» **PROVIDED MATERIAL**:

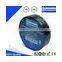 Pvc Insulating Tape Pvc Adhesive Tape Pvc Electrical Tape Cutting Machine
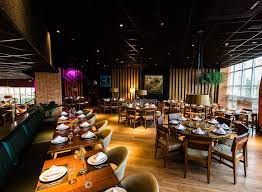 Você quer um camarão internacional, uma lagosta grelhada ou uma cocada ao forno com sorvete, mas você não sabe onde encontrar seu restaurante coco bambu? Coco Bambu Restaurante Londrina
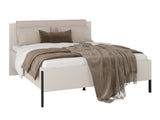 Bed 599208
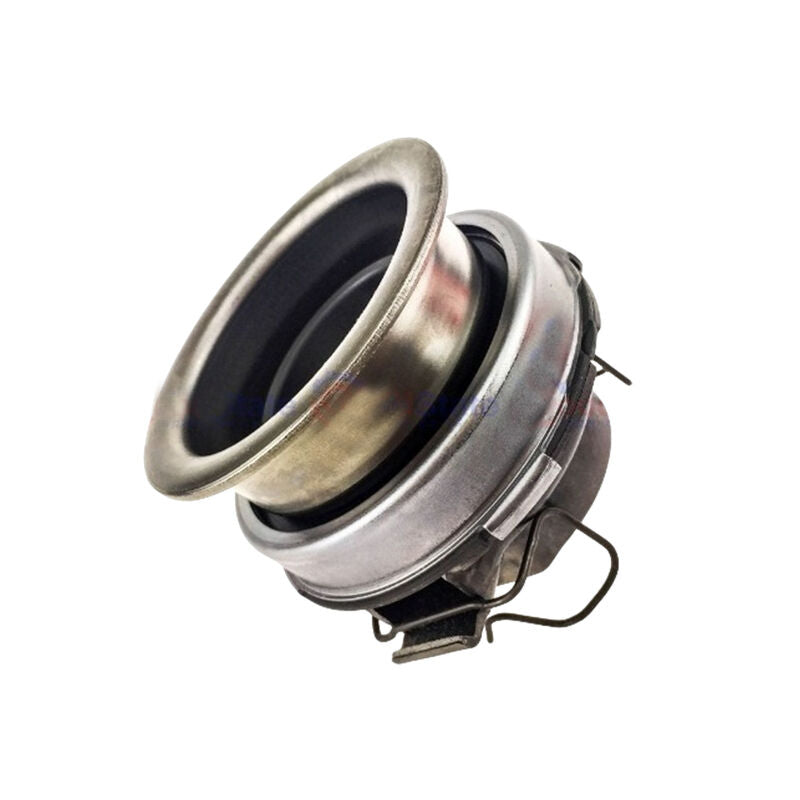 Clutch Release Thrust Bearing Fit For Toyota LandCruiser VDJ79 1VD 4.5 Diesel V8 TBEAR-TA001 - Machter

» **TASK DETAILS**: An unaltered copy of the material, without images, should be set down.

» **WRITTEN RESPONSE**:
 Pvc Insulating Tape Pvc Adhesive Tape Pvc Electrical Tape Cutting Machine
 Você quer um camarão internacional, uma lagosta grelhada ou uma cocada ao forno com sorvete, mas você não sabe onde encontrar seu restaurante coco bambu? Coco Bambu Restaurante Londrina
 Bed 599208
 Clutch Release Thrust Bearing Fit For Toyota LandCruiser VDJ79 1VD 4.5 Diesel V8 TBEAR-TA001 - Machter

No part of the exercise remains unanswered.